First of all, none of the addressing modes in the original use an index register. [ebx+8] can (and will) use EBX as a base register, not an index register, because it can do that without a SIB byte in the machine-code encoding. So the addressing mode is base+disp8, so the encoding of the ModRM byte would be (in binary)
- Mod=01 (base+disp8)
- R/M = 011 (EBX)
- REG = 000 (EAX as the register destination)
So the ModRM byte would be 0x43, as per Table 2-2. 32-Bit Addressing Forms with the ModR/M Byte, in Intel's instruction-set reference manual (Volume 2). (See the x86 tag wiki for links to the PDFs).
If there was a scale factor on EBX (like [ebx*2 + 8]), it would have to use the disp32 + index addressing mode. (See also x86 addressing modes).
Presumably you actually mean you can't use a displacement in your addressing mode.
In that case, the first instruction can't be the load, because you have to calculate the address in a register first. The question makes it easy for you, by later calculating the same ebx+8 value that you need as an address, using an ADD instruction. So you can just reorder, instead of having to modify EBX twice.
add ebx, 8
mov eax, [ebx]
add eax, 1
mov [ebx], eax
Or slower but fewer instructions:
add ebx, 8
add dword [ebx], 1 ; read-modify-write
mov eax, [ebx] ; and then reload
x86 has many weird and wonderful instructions, including XADD. You could even do this:
; LEA ebx, [ebx+8] might count as breaking the rules, even though it's not a load.

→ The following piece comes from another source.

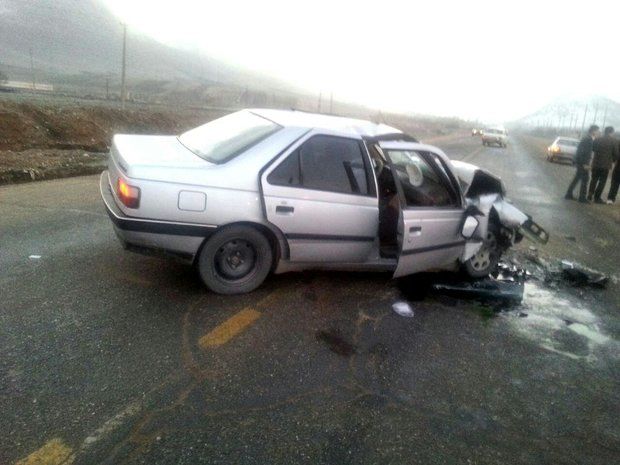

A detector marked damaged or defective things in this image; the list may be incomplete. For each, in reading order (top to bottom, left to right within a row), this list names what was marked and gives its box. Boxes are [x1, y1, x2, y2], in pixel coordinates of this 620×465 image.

sub ebx, -8 ; use a different instruction just for variety.
mov eax, 1
xadd dword [ebx], eax ; read-modify-write, leaving the old value in eax
inc eax ; do the same add again, so the register matches what xadd put into memory.
But don't do this. XADD is slower than normal simple instructions. It's main purpose is multi-threaded synchronization. C++11's std::atomic::fetch_add is the same operation that XADD implements, so fetch_add() can compile efficiently on x86 to a lock xadd.